Render every line of the records below as a JSON list of strings, one string per line, skipping blank lines. Leave the pictures out.
+++ DATASET ROWS
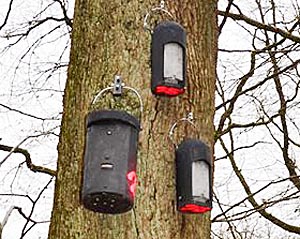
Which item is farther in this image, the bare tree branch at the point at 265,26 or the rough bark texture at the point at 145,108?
the bare tree branch at the point at 265,26

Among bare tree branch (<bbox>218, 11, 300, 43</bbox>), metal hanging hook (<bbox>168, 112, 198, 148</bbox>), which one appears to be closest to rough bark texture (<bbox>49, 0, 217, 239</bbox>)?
metal hanging hook (<bbox>168, 112, 198, 148</bbox>)

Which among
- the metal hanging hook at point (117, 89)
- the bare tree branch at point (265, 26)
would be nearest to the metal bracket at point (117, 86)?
the metal hanging hook at point (117, 89)

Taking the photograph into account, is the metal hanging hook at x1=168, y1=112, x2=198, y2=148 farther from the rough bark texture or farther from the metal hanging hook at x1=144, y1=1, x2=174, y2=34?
the metal hanging hook at x1=144, y1=1, x2=174, y2=34

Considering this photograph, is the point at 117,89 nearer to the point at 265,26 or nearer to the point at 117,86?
the point at 117,86

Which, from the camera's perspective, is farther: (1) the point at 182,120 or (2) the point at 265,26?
(2) the point at 265,26

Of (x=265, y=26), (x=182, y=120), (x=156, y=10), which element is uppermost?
(x=265, y=26)

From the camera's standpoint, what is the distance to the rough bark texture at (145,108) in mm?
1537

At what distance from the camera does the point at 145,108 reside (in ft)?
5.41

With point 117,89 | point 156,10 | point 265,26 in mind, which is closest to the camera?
point 117,89

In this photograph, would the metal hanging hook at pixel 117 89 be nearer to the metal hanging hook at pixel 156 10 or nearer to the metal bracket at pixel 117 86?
the metal bracket at pixel 117 86

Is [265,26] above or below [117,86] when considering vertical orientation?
above

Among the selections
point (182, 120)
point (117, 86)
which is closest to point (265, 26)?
point (182, 120)

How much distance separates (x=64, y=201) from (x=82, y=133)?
0.61 feet

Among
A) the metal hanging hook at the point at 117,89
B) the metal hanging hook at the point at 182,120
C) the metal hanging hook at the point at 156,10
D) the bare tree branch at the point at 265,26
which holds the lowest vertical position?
the metal hanging hook at the point at 182,120
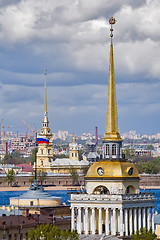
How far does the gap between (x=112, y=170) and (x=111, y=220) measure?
2065 millimetres

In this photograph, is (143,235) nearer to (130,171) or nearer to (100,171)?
(130,171)

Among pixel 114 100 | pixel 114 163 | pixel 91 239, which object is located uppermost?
pixel 114 100

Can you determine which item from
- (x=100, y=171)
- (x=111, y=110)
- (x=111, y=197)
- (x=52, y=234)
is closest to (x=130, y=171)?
(x=100, y=171)

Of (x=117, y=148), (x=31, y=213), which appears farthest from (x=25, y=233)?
(x=117, y=148)

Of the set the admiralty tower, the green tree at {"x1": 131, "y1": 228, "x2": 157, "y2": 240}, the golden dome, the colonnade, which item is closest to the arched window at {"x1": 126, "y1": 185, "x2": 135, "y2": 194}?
the admiralty tower

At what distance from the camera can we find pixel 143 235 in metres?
41.0

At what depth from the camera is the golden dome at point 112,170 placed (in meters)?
42.3

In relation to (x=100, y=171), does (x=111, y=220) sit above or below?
below

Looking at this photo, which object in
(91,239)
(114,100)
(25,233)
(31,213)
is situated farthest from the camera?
(31,213)

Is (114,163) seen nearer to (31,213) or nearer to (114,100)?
(114,100)

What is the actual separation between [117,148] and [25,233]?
11.9 metres

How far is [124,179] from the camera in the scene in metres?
42.2

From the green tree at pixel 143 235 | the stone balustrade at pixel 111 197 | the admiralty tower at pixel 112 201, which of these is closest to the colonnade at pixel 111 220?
the admiralty tower at pixel 112 201

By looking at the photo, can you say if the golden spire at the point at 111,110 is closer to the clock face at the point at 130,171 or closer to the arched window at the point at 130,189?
the clock face at the point at 130,171
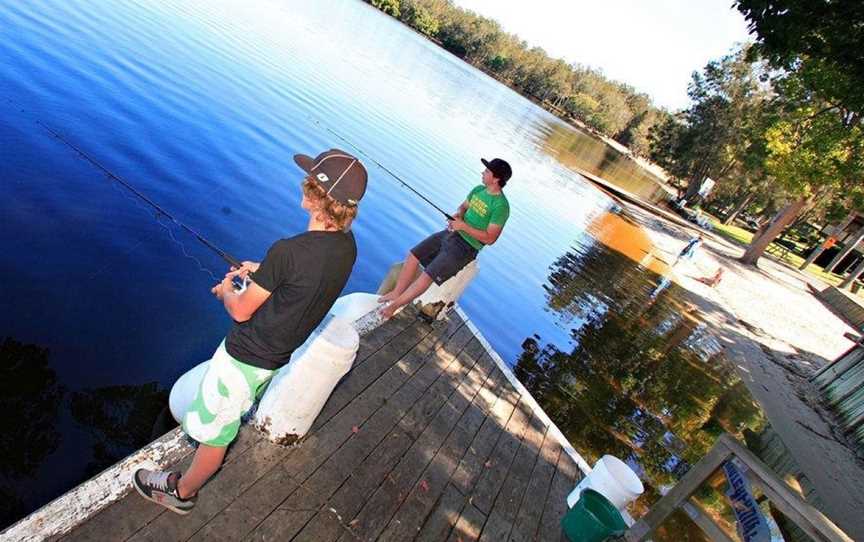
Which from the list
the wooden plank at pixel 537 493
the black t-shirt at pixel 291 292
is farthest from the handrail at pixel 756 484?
the black t-shirt at pixel 291 292

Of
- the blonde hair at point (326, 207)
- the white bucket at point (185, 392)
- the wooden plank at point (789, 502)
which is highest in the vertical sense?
the blonde hair at point (326, 207)

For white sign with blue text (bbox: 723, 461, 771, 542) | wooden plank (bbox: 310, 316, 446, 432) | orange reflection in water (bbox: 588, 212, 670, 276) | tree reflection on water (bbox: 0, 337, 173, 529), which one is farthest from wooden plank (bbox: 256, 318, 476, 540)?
orange reflection in water (bbox: 588, 212, 670, 276)

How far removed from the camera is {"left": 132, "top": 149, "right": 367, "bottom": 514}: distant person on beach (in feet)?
9.82

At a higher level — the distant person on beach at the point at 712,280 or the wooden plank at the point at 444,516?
the wooden plank at the point at 444,516

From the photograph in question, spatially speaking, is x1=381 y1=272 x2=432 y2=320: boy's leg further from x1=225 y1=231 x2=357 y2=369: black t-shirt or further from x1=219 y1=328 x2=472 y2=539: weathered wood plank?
x1=225 y1=231 x2=357 y2=369: black t-shirt

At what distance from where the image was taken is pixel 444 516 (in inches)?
181

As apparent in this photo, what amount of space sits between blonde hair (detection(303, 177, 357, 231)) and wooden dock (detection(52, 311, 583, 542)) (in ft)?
7.32

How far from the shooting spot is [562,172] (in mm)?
41188

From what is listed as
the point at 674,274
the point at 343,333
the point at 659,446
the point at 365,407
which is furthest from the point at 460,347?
the point at 674,274

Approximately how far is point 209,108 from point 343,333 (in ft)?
53.9

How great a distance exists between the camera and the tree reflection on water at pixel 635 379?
9680mm

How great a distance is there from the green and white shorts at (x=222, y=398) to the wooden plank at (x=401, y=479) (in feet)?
4.48

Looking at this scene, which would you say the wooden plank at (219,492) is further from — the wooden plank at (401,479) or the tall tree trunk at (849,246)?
the tall tree trunk at (849,246)

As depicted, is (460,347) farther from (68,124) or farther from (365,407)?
(68,124)
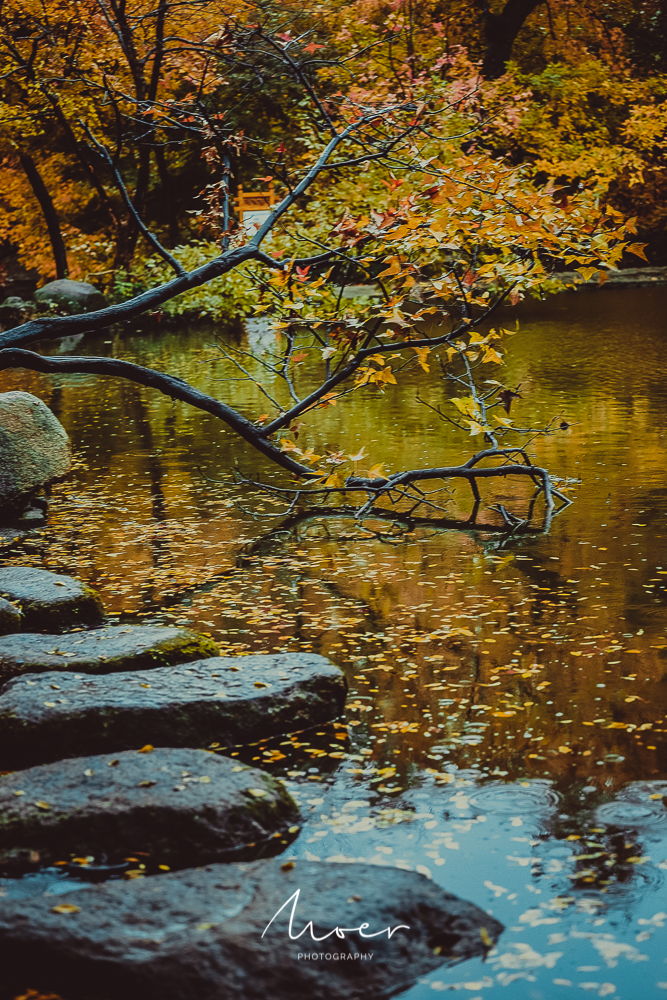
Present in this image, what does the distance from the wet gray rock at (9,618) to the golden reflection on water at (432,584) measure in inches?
++++++
WRITTEN ANSWER:
[
  "Which item is farther in this image, the bare tree branch at the point at 265,26 or the rough bark texture at the point at 145,108?",
  "the bare tree branch at the point at 265,26",
  "Among bare tree branch (<bbox>218, 11, 300, 43</bbox>), metal hanging hook (<bbox>168, 112, 198, 148</bbox>), which one appears to be closest to rough bark texture (<bbox>49, 0, 217, 239</bbox>)?",
  "metal hanging hook (<bbox>168, 112, 198, 148</bbox>)",
  "Which among",
  "- the metal hanging hook at point (117, 89)",
  "- the bare tree branch at point (265, 26)",
  "would be nearest to the metal bracket at point (117, 86)?",
  "the metal hanging hook at point (117, 89)",
  "Taking the photograph into account, is the metal hanging hook at x1=168, y1=112, x2=198, y2=148 farther from the rough bark texture or farther from the metal hanging hook at x1=144, y1=1, x2=174, y2=34?",
  "the metal hanging hook at x1=144, y1=1, x2=174, y2=34",
  "Considering this photograph, is the point at 117,89 nearer to the point at 265,26 or nearer to the point at 117,86?",
  "the point at 117,86",
  "Which, from the camera's perspective, is farther: (1) the point at 182,120 or (2) the point at 265,26?",
  "(2) the point at 265,26",
  "Of (x=265, y=26), (x=182, y=120), (x=156, y=10), which element is uppermost?",
  "(x=265, y=26)",
  "From the camera's standpoint, what is the distance to the rough bark texture at (145,108) in mm?",
  "1537",
  "At what distance from the camera does the point at 145,108 reside (in ft)?",
  "5.41",
  "With point 117,89 | point 156,10 | point 265,26 in mind, which is closest to the camera?",
  "point 117,89",
  "In this photograph, would the metal hanging hook at pixel 117 89 be nearer to the metal hanging hook at pixel 156 10 or nearer to the metal bracket at pixel 117 86?",
  "the metal bracket at pixel 117 86",
  "Is [265,26] above or below [117,86] when considering vertical orientation?",
  "above",
  "Among the selections",
  "point (182, 120)",
  "point (117, 86)",
  "which is closest to point (265, 26)?",
  "point (182, 120)",
  "How much distance separates (x=64, y=201) from (x=82, y=133)?",
  "0.61 feet",
  "Among",
  "A) the metal hanging hook at the point at 117,89",
  "B) the metal hanging hook at the point at 182,120",
  "C) the metal hanging hook at the point at 156,10",
  "D) the bare tree branch at the point at 265,26",
  "which holds the lowest vertical position?",
  "the metal hanging hook at the point at 182,120",
  "How far does the gap between (x=112, y=170) and (x=111, y=220) measure?",
  "2065 millimetres",
  "In this photograph, is (143,235) nearer to (130,171) or nearer to (100,171)?",
  "(130,171)",
  "Among pixel 114 100 | pixel 114 163 | pixel 91 239, which object is located uppermost?",
  "pixel 114 100",
  "Can you determine which item from",
  "- (x=100, y=171)",
  "- (x=111, y=110)",
  "- (x=111, y=197)",
  "- (x=52, y=234)",
  "is closest to (x=130, y=171)?",
  "(x=100, y=171)",
  "Of (x=117, y=148), (x=31, y=213), which appears farthest from (x=25, y=233)?",
  "(x=117, y=148)",
  "Of the set the admiralty tower, the green tree at {\"x1\": 131, \"y1\": 228, \"x2\": 157, \"y2\": 240}, the golden dome, the colonnade, which item is closest to the arched window at {\"x1\": 126, \"y1\": 185, \"x2\": 135, \"y2\": 194}?",
  "the admiralty tower",
  "At what distance from the camera can we find pixel 143 235 in metres?",
  "41.0",
  "At what depth from the camera is the golden dome at point 112,170 placed (in meters)?",
  "42.3",
  "In relation to (x=100, y=171), does (x=111, y=220) sit above or below?",
  "below",
  "Looking at this photo, which object in",
  "(91,239)",
  "(114,100)",
  "(25,233)",
  "(31,213)",
  "is situated farthest from the camera?",
  "(31,213)",
  "Is (114,163) seen nearer to (31,213) or nearer to (114,100)?",
  "(114,100)",
  "What is the actual separation between [117,148] and [25,233]?",
  "11.9 metres",
  "How far is [124,179] from the camera in the scene in metres?",
  "42.2",
  "From the green tree at pixel 143 235 | the stone balustrade at pixel 111 197 | the admiralty tower at pixel 112 201, which of these is closest to the colonnade at pixel 111 220?",
  "the admiralty tower at pixel 112 201",
  "By looking at the photo, can you say if the golden spire at the point at 111,110 is closer to the clock face at the point at 130,171 or closer to the arched window at the point at 130,189?",
  "the clock face at the point at 130,171",
  "Which from the list",
  "the wooden plank at pixel 537 493",
  "the black t-shirt at pixel 291 292",
  "is farthest from the handrail at pixel 756 484?",
  "the black t-shirt at pixel 291 292",
  "Of",
  "- the blonde hair at point (326, 207)",
  "- the white bucket at point (185, 392)",
  "- the wooden plank at point (789, 502)",
  "which is highest in the vertical sense?",
  "the blonde hair at point (326, 207)",
  "For white sign with blue text (bbox: 723, 461, 771, 542) | wooden plank (bbox: 310, 316, 446, 432) | orange reflection in water (bbox: 588, 212, 670, 276) | tree reflection on water (bbox: 0, 337, 173, 529), which one is farthest from wooden plank (bbox: 256, 318, 476, 540)?",
  "orange reflection in water (bbox: 588, 212, 670, 276)",
  "How far removed from the camera is {\"left\": 132, \"top\": 149, \"right\": 367, \"bottom\": 514}: distant person on beach (in feet)?",
  "9.82",
  "At a higher level — the distant person on beach at the point at 712,280 or the wooden plank at the point at 444,516?",
  "the wooden plank at the point at 444,516",
  "From the photograph in question, spatially speaking, is x1=381 y1=272 x2=432 y2=320: boy's leg further from x1=225 y1=231 x2=357 y2=369: black t-shirt or further from x1=219 y1=328 x2=472 y2=539: weathered wood plank?",
  "x1=225 y1=231 x2=357 y2=369: black t-shirt",
  "At what distance from where the image was taken is pixel 444 516 (in inches)?",
  "181",
  "As apparent in this photo, what amount of space sits between blonde hair (detection(303, 177, 357, 231)) and wooden dock (detection(52, 311, 583, 542)) (in ft)?",
  "7.32",
  "How far from the shooting spot is [562,172] (in mm)?",
  "41188",
  "From what is listed as",
  "the point at 674,274",
  "the point at 343,333",
  "the point at 659,446",
  "the point at 365,407",
  "which is furthest from the point at 460,347?",
  "the point at 674,274",
  "Approximately how far is point 209,108 from point 343,333 (in ft)?",
  "53.9",
  "How great a distance exists between the camera and the tree reflection on water at pixel 635 379?",
  "9680mm",
  "How great a distance is there from the green and white shorts at (x=222, y=398) to the wooden plank at (x=401, y=479) (in feet)?",
  "4.48",
  "Looking at this scene, which would you say the wooden plank at (219,492) is further from — the wooden plank at (401,479) or the tall tree trunk at (849,246)?",
  "the tall tree trunk at (849,246)",
  "As depicted, is (460,347) farther from (68,124) or farther from (365,407)?",
  "(68,124)",
  "Present in this image, what does the distance from the wet gray rock at (9,618) to the golden reflection on water at (432,584) measure in inches?"
]